(Dataset rows)
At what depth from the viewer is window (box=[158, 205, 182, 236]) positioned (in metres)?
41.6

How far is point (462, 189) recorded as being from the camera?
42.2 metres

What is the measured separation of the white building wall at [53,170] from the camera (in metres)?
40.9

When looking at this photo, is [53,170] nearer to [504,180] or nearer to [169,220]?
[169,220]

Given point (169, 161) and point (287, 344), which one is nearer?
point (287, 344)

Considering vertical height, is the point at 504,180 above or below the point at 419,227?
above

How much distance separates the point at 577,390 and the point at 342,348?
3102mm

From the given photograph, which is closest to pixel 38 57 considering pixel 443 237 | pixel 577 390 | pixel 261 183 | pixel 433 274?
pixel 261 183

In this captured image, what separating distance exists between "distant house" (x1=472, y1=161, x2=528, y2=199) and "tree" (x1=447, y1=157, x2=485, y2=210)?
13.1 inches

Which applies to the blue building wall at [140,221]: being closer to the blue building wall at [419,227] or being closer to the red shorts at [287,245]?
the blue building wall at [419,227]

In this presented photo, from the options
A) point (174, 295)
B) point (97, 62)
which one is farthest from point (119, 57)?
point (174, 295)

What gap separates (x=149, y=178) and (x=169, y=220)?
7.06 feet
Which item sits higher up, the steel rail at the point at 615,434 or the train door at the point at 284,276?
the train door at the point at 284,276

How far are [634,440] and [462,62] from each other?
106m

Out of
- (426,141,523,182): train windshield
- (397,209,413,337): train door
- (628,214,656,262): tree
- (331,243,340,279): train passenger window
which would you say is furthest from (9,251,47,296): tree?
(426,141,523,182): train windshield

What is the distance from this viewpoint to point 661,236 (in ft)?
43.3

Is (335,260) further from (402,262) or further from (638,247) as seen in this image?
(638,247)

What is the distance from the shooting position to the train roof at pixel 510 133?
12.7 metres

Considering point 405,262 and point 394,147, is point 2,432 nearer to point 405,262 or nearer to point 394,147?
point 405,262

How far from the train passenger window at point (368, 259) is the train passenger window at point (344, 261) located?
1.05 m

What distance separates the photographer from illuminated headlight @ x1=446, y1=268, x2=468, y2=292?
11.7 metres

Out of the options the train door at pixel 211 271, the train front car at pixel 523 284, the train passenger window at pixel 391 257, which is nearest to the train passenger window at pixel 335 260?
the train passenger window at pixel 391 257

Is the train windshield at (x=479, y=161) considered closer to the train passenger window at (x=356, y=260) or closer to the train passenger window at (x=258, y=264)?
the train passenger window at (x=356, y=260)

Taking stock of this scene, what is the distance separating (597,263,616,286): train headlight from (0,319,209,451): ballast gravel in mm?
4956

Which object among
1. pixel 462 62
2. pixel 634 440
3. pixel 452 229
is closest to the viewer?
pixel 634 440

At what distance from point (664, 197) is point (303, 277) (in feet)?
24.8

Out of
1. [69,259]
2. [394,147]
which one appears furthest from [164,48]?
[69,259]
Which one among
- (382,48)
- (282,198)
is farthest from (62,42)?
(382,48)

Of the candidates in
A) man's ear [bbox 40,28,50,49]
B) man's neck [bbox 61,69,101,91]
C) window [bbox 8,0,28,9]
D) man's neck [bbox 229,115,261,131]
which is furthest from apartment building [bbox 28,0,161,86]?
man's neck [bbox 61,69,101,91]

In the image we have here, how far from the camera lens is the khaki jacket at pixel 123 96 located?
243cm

* **What is expected**: Please copy every row above word for word, with no changes.

* **Solution to this task**:
At what depth from the viewer is window (box=[158, 205, 182, 236]) positioned (in metres)?
41.6

How far is point (462, 189) recorded as being from the camera?
42.2 metres

What is the measured separation of the white building wall at [53,170] from the camera (in metres)?
40.9

When looking at this photo, is [53,170] nearer to [504,180] or nearer to [169,220]?
[169,220]

Given point (169, 161) and point (287, 344), which one is nearer?
point (287, 344)

Considering vertical height, is the point at 504,180 above or below the point at 419,227?
above

How much distance separates the point at 577,390 and the point at 342,348?
3102mm

From the given photograph, which is closest to pixel 38 57 considering pixel 443 237 | pixel 577 390 | pixel 261 183 | pixel 433 274?
pixel 261 183

In this captured image, what separating distance exists between "distant house" (x1=472, y1=161, x2=528, y2=199) and "tree" (x1=447, y1=157, x2=485, y2=210)?
13.1 inches

Which applies to the blue building wall at [140,221]: being closer to the blue building wall at [419,227] or being closer to the red shorts at [287,245]?
the blue building wall at [419,227]

In this presented photo, from the options
A) point (174, 295)
B) point (97, 62)
which one is farthest from point (119, 57)?
point (174, 295)

What gap separates (x=149, y=178) and (x=169, y=220)?
7.06 feet
Which item sits higher up, the steel rail at the point at 615,434 or the train door at the point at 284,276?
the train door at the point at 284,276

How far are [634,440] and [462,62] from each other?
106m

Out of
- (426,141,523,182): train windshield
- (397,209,413,337): train door
- (628,214,656,262): tree
- (331,243,340,279): train passenger window
which would you say is furthest from (9,251,47,296): tree?
(426,141,523,182): train windshield

What is the distance from this viewpoint to point 661,236 (in ft)?
43.3

Is (335,260) further from (402,262) or further from (638,247) as seen in this image?
(638,247)

What is the distance from the shooting position to the train roof at pixel 510 133?
12.7 metres

Considering point 405,262 and point 394,147, is point 2,432 nearer to point 405,262 or nearer to point 394,147?
point 405,262

How far from the train passenger window at point (368, 259) is the train passenger window at point (344, 261) located?
1.05 m

What distance separates the photographer from illuminated headlight @ x1=446, y1=268, x2=468, y2=292?
11.7 metres

Out of the options the train door at pixel 211 271, the train front car at pixel 523 284, the train passenger window at pixel 391 257, which is nearest to the train passenger window at pixel 335 260?
the train passenger window at pixel 391 257

Is the train windshield at (x=479, y=161) considered closer to the train passenger window at (x=356, y=260) or closer to the train passenger window at (x=258, y=264)?
the train passenger window at (x=356, y=260)

Taking stock of this scene, what is the distance separating (597,263,616,286): train headlight from (0,319,209,451): ballast gravel in mm?
4956

Which object among
1. pixel 462 62
2. pixel 634 440
3. pixel 452 229
is closest to the viewer?
pixel 634 440

At what distance from point (664, 197) is point (303, 277) (in feet)?
24.8

Out of
1. [69,259]
2. [394,147]
which one appears furthest from [164,48]?
[69,259]
Which one among
- (382,48)
- (282,198)
is farthest from (62,42)?
(382,48)

Of the candidates in
A) man's ear [bbox 40,28,50,49]
B) man's neck [bbox 61,69,101,91]
C) window [bbox 8,0,28,9]
D) man's neck [bbox 229,115,261,131]
which is furthest from apartment building [bbox 28,0,161,86]?
man's neck [bbox 61,69,101,91]

In the image we have here, how far from the camera lens is the khaki jacket at pixel 123 96 located?
243cm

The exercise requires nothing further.